Could you change "concrete pillar" to "stone column" in the rows between the line holding "How far is the person" and the line holding "which is located", inclusive, leaving everything else unchanged?

§ Data to use
::::

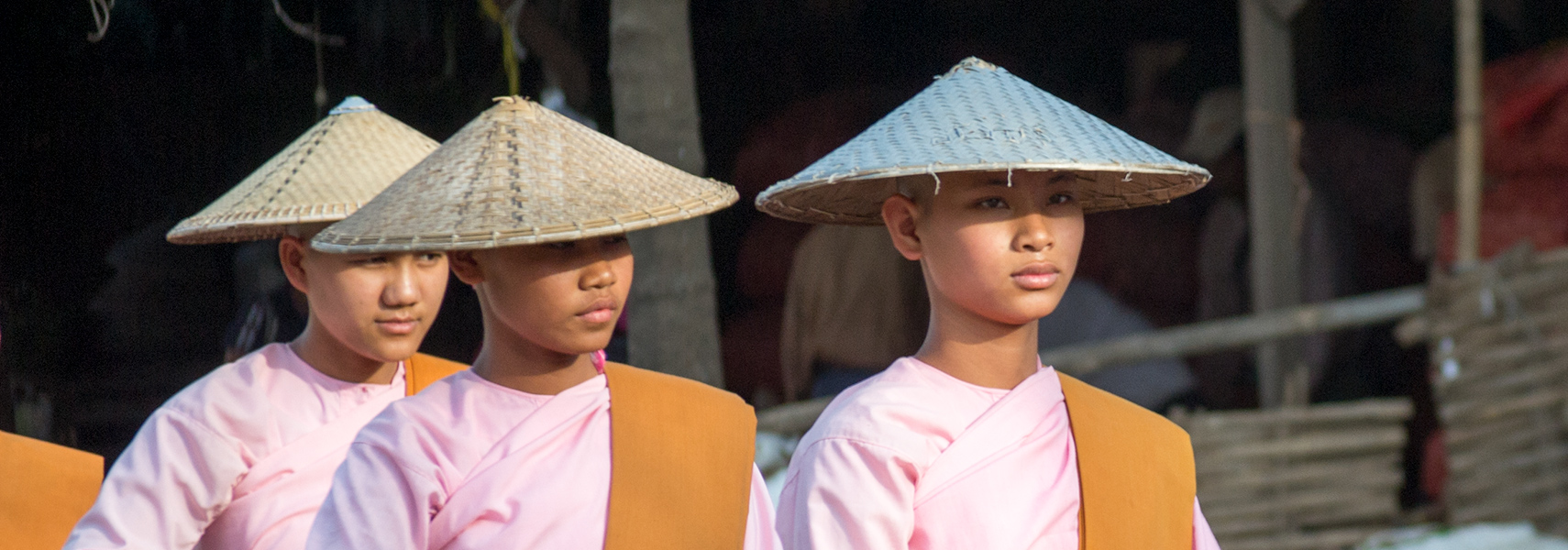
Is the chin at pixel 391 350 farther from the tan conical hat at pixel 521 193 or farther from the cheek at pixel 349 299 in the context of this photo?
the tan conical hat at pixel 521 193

::::

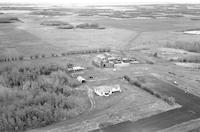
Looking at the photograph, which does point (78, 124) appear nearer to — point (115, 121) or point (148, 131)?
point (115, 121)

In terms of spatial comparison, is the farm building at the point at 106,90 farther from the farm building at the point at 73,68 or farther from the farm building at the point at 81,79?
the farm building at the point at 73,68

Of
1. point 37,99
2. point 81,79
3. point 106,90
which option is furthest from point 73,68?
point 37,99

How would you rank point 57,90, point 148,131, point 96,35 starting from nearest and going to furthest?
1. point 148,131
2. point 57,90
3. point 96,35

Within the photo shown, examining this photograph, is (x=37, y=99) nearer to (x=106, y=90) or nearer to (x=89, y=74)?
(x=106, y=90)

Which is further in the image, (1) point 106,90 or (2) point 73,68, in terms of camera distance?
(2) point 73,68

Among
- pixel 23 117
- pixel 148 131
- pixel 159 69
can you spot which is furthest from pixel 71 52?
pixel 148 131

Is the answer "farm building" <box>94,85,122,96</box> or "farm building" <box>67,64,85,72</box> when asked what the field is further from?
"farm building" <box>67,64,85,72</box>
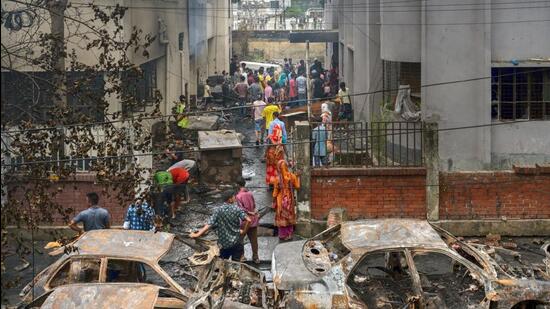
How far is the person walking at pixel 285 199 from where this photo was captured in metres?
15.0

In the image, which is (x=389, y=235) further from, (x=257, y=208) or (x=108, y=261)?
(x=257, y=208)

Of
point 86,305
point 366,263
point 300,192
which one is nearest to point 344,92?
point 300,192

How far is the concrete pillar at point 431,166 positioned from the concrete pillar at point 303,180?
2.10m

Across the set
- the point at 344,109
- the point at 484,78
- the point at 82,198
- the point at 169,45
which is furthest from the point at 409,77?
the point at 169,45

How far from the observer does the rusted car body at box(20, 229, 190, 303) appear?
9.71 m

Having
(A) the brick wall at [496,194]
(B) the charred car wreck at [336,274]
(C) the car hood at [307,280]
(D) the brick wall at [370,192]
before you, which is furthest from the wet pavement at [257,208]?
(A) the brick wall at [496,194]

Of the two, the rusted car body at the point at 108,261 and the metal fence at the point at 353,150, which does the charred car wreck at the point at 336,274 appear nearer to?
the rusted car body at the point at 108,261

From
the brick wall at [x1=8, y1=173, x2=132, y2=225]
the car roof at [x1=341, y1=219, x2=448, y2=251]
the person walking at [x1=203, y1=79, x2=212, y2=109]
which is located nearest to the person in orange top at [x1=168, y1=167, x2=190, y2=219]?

::::

§ Solved problem
How far is the person walking at pixel 285 199 from where this photo was captured in metres?
15.0

In the image, which is (x=389, y=235) further from, (x=257, y=208) or (x=108, y=261)?
(x=257, y=208)

Of
point 86,305
point 366,263
point 300,192
which one is nearest to point 344,92?
point 300,192

How far is the stone column at point 431,166 positioned from the stone column at point 303,180?
2.10m

Across the set
- the point at 344,109
- the point at 484,78
- the point at 82,198
- the point at 169,45
which is furthest from the point at 409,77?
the point at 169,45

How far from the observer does the rusted car body at box(20, 229, 190, 303) appear?
9.71 m

Having
(A) the brick wall at [496,194]
(B) the charred car wreck at [336,274]
(C) the car hood at [307,280]
(D) the brick wall at [370,192]
before you, which is furthest from the wet pavement at [257,208]?
(A) the brick wall at [496,194]

Of the two, the rusted car body at the point at 108,261 and the metal fence at the point at 353,150, which does the charred car wreck at the point at 336,274 appear nearer to?
the rusted car body at the point at 108,261

From
the brick wall at [x1=8, y1=173, x2=132, y2=225]
the car roof at [x1=341, y1=219, x2=448, y2=251]
the person walking at [x1=203, y1=79, x2=212, y2=109]
which is located nearest to the person in orange top at [x1=168, y1=167, x2=190, y2=219]?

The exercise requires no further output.